= Makio Akiyama =

Japanese astronomer

Asteroids discovered: 16
| 5333 Kanaya | 18 October 1990 | list^{[A]} |
| 5334 Mishima | 8 February 1991 | list^{[A]} |
| 5743 Kato | 19 October 1990 | list^{[A]} |
| 6251 Setsuko | 25 February 1992 | list^{[A]} |
| 6419 Susono | 7 December 1993 | list^{[A]} |
| 6792 Akiyamatakashi | 30 November 1991 | list^{[A]} |
| 6961 Ashitaka | 26 May 1989 | list^{[A]} |
| 7472 Kumakiri | 13 February 1992 | list^{[A]} |
| 8273 Apatheia | 29 November 1989 | list^{[A]} |
| 9033 Kawane | 4 January 1990 | list^{[A]} |
| 28004 Terakawa | 2 December 1997 | list |
| 29624 Sugiyama | 2 October 1998 | list |
| 35441 Kyoko | 31 January 1998 | list |
| 40994 Tekaridake | 20 October 1999 | list |
| 53157 Akaishidake | 5 February 1999 | list |
| 55873 Shiomidake | 26 October 1997 | list |
^{A} co-discovered with Toshimasa Furuta

Makio Akiyama (秋山 万喜夫, Akiyama Makio) is a Japanese astronomer affiliated with the Susono Observatory (886). He is a discoverer of minor planets, credited by the Minor Planet Center with the discovery of 16 numbered minor planets during 1989–1999.

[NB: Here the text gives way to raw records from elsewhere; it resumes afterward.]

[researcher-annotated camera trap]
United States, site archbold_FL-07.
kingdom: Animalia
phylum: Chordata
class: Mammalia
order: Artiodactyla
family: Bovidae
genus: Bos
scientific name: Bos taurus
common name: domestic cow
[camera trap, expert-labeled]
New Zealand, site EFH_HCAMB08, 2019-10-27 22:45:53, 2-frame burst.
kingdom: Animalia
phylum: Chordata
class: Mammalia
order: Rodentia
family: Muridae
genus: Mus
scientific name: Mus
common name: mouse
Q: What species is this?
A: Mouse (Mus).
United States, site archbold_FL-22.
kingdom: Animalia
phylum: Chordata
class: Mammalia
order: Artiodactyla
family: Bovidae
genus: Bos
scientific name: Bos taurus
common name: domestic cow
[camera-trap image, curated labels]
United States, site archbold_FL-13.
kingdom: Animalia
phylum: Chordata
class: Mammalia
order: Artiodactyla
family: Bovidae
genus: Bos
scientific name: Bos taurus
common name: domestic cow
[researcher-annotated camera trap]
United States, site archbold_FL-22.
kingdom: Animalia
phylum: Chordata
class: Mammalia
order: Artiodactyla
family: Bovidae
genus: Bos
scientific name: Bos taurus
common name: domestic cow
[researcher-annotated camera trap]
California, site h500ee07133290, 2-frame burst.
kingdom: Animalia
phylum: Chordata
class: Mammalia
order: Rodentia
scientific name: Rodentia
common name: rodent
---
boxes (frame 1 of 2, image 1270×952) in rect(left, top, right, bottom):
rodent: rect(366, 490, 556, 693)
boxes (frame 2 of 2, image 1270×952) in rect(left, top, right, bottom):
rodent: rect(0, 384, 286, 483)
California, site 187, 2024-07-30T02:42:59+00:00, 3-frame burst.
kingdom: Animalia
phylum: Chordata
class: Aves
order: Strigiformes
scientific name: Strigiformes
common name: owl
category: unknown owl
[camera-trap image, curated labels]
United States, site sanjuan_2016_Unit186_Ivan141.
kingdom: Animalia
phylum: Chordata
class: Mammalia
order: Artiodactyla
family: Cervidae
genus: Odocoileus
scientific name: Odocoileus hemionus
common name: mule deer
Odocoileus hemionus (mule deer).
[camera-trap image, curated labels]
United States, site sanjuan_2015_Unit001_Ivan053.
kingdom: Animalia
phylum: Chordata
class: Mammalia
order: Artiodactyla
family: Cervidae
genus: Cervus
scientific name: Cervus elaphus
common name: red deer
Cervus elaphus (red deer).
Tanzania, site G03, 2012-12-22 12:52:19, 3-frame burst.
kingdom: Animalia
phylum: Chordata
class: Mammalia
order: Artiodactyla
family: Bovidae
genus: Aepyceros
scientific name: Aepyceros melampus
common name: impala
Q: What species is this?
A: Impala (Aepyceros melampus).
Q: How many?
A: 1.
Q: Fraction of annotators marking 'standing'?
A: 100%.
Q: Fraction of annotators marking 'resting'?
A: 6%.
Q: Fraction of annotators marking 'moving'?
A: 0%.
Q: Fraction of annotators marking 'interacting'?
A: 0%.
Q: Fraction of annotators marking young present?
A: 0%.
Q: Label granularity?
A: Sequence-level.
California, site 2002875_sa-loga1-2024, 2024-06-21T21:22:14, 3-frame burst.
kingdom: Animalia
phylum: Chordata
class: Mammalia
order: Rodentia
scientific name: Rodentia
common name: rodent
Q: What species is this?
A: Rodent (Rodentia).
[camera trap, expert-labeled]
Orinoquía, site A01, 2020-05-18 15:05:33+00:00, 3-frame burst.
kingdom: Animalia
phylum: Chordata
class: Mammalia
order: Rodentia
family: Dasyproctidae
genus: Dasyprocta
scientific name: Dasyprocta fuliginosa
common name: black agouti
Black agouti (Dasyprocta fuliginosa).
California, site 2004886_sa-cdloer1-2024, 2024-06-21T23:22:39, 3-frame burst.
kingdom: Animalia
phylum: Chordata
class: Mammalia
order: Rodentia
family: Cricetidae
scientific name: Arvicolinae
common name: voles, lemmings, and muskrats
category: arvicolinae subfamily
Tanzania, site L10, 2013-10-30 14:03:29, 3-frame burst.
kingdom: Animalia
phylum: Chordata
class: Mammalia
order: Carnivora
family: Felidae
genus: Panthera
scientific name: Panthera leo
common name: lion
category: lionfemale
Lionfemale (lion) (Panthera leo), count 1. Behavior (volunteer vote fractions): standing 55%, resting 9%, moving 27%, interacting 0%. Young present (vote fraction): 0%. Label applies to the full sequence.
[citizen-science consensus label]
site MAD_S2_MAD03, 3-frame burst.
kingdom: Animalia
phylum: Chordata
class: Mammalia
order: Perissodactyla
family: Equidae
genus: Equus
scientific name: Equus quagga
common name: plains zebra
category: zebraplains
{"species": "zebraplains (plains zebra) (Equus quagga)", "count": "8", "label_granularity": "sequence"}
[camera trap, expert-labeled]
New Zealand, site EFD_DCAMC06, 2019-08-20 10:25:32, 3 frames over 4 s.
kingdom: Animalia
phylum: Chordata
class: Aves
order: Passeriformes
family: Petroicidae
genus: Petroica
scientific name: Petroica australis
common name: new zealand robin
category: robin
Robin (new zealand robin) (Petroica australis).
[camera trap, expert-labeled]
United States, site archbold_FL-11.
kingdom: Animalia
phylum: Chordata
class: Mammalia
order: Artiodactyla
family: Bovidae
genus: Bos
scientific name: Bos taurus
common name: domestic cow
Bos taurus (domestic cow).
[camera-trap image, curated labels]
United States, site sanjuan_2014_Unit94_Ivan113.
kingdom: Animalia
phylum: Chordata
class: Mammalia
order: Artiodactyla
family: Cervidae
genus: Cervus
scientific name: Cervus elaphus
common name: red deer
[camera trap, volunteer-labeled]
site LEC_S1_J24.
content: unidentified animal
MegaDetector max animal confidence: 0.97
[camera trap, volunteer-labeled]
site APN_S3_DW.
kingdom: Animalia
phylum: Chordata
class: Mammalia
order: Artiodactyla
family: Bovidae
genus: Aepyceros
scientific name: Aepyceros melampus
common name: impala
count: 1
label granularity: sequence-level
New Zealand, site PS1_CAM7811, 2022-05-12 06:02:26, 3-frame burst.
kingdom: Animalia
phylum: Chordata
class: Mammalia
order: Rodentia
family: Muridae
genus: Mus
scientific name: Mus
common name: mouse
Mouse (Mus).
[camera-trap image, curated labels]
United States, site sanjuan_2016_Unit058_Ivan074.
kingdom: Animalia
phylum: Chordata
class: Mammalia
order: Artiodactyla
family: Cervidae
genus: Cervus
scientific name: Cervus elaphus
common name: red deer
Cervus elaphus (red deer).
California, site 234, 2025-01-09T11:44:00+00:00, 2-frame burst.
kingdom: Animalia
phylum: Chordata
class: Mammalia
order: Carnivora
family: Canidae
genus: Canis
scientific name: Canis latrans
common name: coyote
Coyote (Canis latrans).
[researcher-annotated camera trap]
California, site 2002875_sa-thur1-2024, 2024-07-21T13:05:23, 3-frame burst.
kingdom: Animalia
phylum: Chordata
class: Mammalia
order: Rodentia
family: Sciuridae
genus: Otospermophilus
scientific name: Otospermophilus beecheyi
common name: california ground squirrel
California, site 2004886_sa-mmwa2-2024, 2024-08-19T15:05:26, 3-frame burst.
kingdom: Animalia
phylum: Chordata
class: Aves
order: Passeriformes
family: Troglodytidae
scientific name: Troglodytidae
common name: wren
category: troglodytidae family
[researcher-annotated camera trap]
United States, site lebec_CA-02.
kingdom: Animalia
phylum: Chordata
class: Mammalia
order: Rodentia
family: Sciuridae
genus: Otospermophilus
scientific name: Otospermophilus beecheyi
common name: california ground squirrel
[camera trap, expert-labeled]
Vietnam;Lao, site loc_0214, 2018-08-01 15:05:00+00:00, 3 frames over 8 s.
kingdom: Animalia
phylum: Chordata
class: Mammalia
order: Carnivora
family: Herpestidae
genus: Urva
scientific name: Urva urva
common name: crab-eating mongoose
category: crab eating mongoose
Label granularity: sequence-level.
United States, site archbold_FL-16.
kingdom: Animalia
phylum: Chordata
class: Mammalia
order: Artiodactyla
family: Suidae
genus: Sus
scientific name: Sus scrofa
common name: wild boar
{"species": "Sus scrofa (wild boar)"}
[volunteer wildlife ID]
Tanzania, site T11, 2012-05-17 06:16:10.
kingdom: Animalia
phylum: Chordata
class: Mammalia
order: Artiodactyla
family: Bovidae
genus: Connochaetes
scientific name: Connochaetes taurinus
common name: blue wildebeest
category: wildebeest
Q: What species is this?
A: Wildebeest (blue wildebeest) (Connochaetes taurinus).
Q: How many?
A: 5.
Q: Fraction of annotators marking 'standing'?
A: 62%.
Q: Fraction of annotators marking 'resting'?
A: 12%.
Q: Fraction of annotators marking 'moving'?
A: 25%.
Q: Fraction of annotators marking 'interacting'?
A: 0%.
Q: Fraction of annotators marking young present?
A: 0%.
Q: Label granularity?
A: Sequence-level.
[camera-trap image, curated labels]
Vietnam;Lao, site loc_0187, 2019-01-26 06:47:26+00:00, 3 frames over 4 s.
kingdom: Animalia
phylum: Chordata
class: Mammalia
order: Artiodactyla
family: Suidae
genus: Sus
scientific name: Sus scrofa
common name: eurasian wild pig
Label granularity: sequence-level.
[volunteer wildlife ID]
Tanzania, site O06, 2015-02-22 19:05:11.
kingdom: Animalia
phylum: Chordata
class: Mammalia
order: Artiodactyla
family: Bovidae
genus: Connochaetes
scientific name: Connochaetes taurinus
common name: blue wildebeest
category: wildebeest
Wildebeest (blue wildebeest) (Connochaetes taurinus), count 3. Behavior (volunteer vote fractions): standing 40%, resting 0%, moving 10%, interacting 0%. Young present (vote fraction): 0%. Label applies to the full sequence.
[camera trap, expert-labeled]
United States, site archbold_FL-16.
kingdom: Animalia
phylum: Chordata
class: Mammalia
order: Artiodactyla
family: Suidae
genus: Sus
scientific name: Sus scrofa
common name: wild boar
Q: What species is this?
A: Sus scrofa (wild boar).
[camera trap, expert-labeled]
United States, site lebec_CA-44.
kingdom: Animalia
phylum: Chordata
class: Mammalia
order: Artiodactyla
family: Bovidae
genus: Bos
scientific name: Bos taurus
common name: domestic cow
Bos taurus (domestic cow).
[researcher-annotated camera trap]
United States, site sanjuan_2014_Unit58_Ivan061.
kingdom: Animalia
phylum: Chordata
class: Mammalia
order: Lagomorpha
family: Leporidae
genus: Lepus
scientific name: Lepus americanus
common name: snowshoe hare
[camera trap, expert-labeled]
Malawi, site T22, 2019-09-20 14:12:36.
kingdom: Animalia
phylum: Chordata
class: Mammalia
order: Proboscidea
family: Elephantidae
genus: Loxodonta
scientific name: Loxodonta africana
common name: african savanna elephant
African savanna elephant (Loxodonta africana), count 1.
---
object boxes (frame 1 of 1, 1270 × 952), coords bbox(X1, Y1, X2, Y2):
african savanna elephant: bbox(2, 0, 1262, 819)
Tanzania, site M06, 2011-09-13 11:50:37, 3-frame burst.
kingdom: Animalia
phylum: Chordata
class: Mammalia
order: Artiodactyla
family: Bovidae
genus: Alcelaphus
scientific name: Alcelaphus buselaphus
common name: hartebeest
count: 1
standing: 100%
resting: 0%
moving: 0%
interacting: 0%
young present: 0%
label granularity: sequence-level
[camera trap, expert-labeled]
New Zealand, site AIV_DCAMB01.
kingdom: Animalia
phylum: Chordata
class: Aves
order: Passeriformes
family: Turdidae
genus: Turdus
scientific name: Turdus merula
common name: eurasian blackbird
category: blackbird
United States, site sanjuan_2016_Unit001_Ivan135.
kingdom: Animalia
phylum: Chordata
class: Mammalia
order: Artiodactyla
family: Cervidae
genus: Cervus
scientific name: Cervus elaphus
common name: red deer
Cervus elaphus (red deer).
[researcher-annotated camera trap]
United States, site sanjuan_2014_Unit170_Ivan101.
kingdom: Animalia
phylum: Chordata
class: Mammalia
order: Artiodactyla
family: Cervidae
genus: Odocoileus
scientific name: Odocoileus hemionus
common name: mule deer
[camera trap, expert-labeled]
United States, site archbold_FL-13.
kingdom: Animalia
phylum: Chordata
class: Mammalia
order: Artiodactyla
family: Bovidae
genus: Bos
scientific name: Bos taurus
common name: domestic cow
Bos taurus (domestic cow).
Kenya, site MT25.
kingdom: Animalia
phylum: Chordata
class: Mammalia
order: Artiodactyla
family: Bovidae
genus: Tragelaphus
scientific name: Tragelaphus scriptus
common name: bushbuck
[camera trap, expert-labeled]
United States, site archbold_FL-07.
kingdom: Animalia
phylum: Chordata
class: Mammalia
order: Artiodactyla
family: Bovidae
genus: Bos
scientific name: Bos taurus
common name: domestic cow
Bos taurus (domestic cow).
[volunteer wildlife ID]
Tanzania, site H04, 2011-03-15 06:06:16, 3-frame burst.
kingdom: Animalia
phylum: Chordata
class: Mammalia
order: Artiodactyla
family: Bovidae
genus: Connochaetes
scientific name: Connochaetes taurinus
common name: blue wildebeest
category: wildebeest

In 1992 he discovered the asteroid 6251 Setsuko in collaboration with astronomer Toshimasa Furuta, and named it after his wife Setsuko Akiyama (born 1953) in May 1996 (M.P.C. 27129).

The main-belt asteroid 4904 Makio, discovered by Yoshikane Mizuno and Toshimasa Furuta at Kani Observatory (403) in 1989, is named after him. Naming citation was published on 5 March 1996 (M.P.C. 26763).